Thanks for updating this, @omervk! I'll review it in the morning. I had a quick look and I see that evaluations are still O(n) implementations which I think we need to change.

rdblue commented 5 years ago

@omervk, if you want to continue working on this, please re-open it in the apache/incubator-iceberg repository. That's the project's new home. Thanks!

omervk commented 5 years ago

Thanks, Ryan! Yes, I would like to come back to this issue soon, but I've learned a lot during this PR and will probably start over in the new repo. Congrats on the move :)

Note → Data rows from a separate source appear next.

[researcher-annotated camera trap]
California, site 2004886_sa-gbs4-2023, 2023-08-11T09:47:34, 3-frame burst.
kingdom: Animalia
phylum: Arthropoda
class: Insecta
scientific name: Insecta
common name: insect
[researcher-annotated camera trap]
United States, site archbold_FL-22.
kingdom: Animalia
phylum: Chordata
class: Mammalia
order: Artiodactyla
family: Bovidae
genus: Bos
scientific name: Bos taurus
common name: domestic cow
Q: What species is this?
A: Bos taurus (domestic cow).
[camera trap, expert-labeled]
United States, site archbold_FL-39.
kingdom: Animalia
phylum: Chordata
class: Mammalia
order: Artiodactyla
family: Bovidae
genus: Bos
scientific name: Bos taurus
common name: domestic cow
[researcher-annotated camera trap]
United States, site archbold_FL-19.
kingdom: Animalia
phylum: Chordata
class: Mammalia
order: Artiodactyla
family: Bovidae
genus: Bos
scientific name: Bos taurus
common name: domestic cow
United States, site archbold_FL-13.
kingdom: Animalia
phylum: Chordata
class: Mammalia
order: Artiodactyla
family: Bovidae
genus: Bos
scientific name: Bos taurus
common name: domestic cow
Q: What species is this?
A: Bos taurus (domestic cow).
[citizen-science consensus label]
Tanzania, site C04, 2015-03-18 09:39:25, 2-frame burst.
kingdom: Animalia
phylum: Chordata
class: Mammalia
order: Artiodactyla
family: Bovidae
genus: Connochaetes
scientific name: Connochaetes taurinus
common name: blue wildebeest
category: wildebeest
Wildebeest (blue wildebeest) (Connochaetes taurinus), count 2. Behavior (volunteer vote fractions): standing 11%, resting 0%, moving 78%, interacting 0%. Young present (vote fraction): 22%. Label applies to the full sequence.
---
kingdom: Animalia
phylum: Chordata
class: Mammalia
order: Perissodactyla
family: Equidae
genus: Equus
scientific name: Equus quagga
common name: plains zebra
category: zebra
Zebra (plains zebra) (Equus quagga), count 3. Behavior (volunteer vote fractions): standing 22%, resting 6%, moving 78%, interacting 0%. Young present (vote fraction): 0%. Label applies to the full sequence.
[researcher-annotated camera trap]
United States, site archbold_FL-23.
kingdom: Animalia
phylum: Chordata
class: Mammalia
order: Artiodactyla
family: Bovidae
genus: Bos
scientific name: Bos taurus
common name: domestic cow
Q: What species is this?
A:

aokolnychyi commented 5 years ago

Hey, @omervk. Would you be interested to continue this work and submit a PR in the new repo? This PR can give a significant performance benefit for some queries.

omervk commented 5 years ago

@aokolnychyi thanks! I would love to continue working on this, but can't promise anything timeline wise so it would be best to just let someone else work on it if they want to.

raveeram commented 5 years ago

@omervk @aokolnychyi I've started working on this. Please do let me know if one of you already are.

aokolnychyi commented 5 years ago

@raveeram I started looking into it but didn't have enough time. It would be great if you could take over @omervk's code and submit a new PR. I'll be happy to review/help.

raveeram commented 5 years ago

Sounds great, thanks @aokolnychyi!